Task to carry out:
If a line in the entries below includes "trap", show that line.

Provided information:

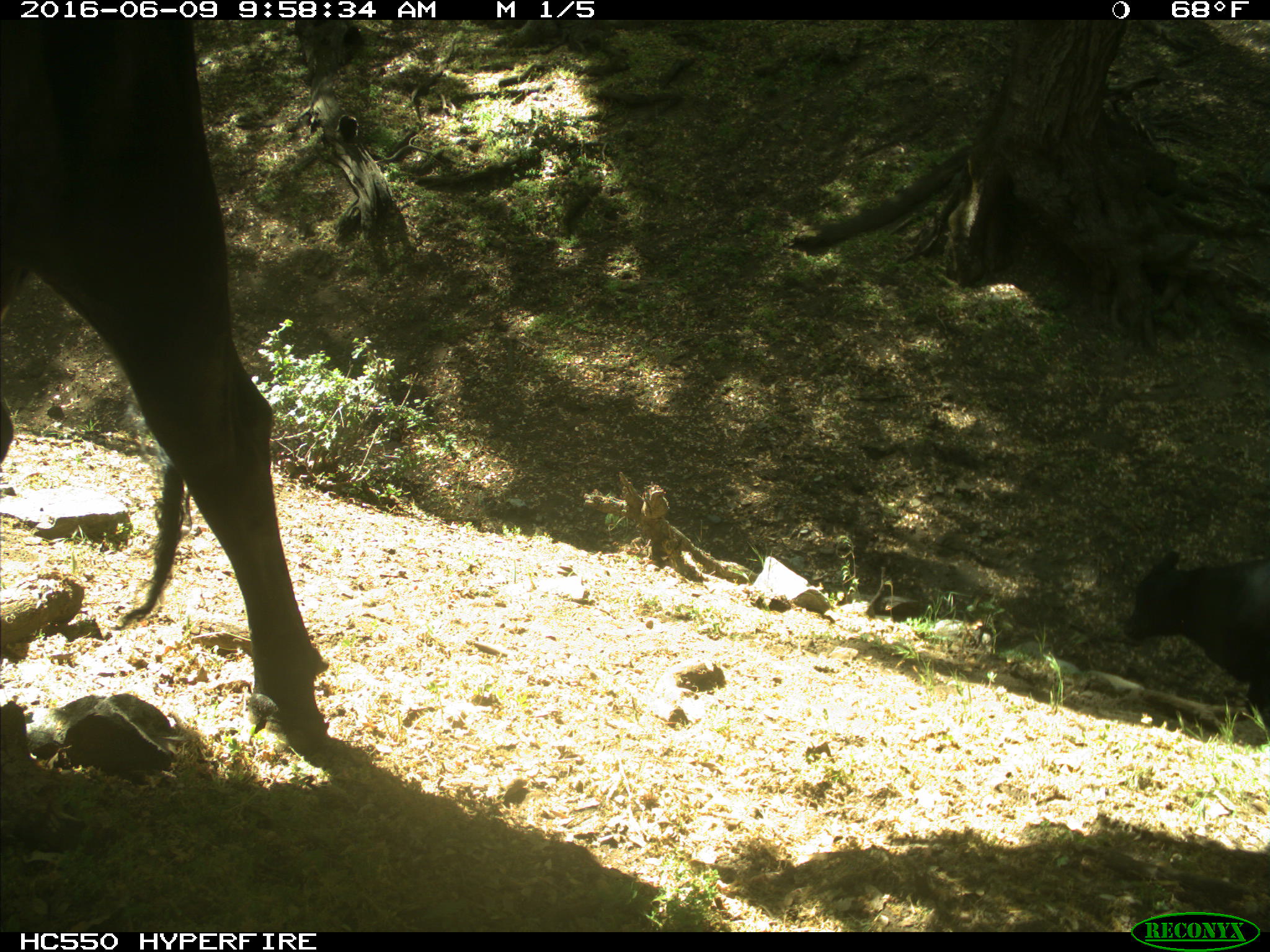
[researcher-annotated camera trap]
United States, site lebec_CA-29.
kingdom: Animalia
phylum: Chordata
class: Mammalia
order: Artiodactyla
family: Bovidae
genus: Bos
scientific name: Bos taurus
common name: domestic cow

==

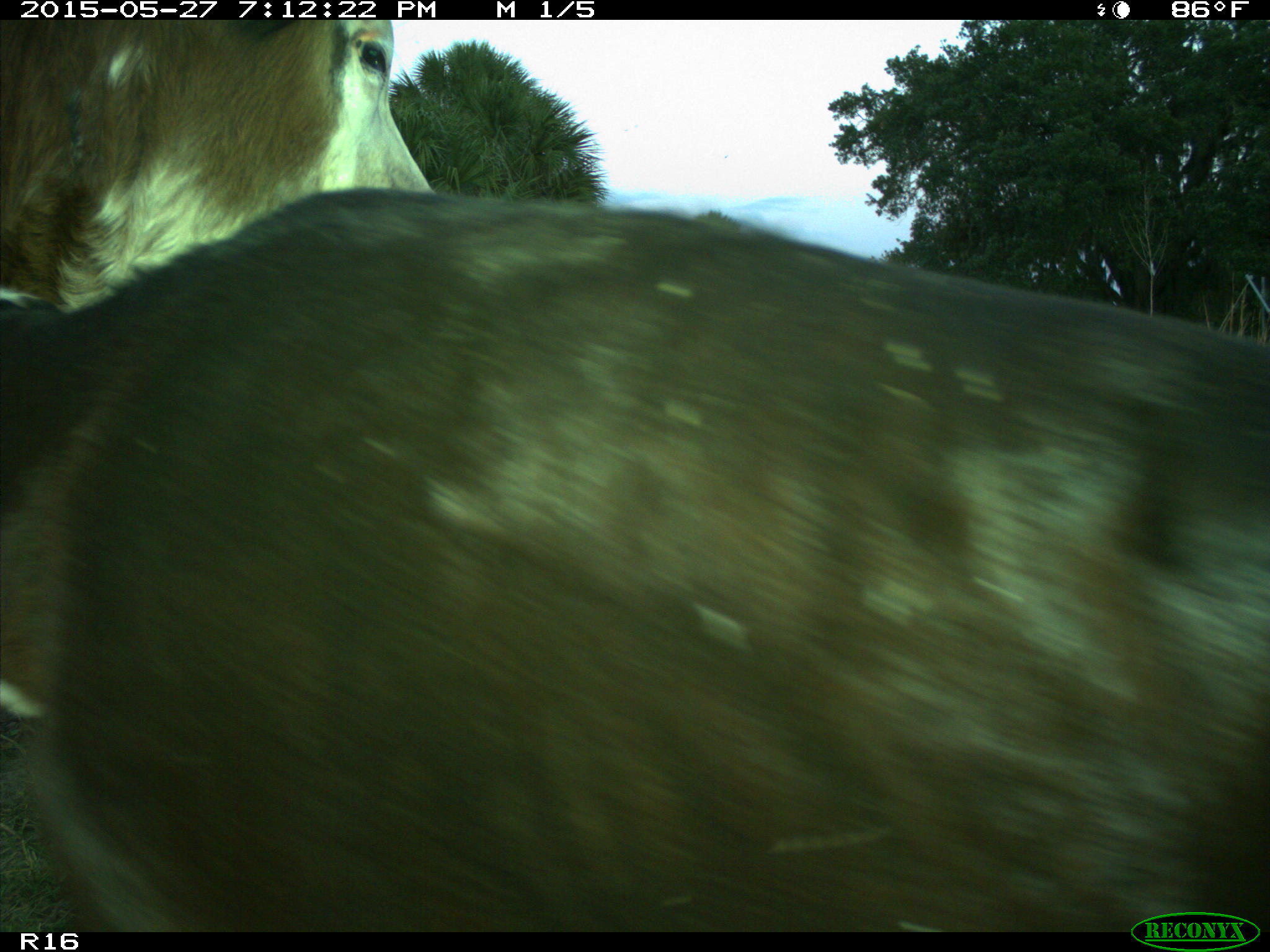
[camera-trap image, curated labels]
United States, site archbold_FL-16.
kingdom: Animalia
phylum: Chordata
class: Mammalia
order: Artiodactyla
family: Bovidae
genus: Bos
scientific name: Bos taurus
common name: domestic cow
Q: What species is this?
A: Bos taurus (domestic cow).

Written solution:
[researcher-annotated camera trap]
[camera-trap image, curated labels]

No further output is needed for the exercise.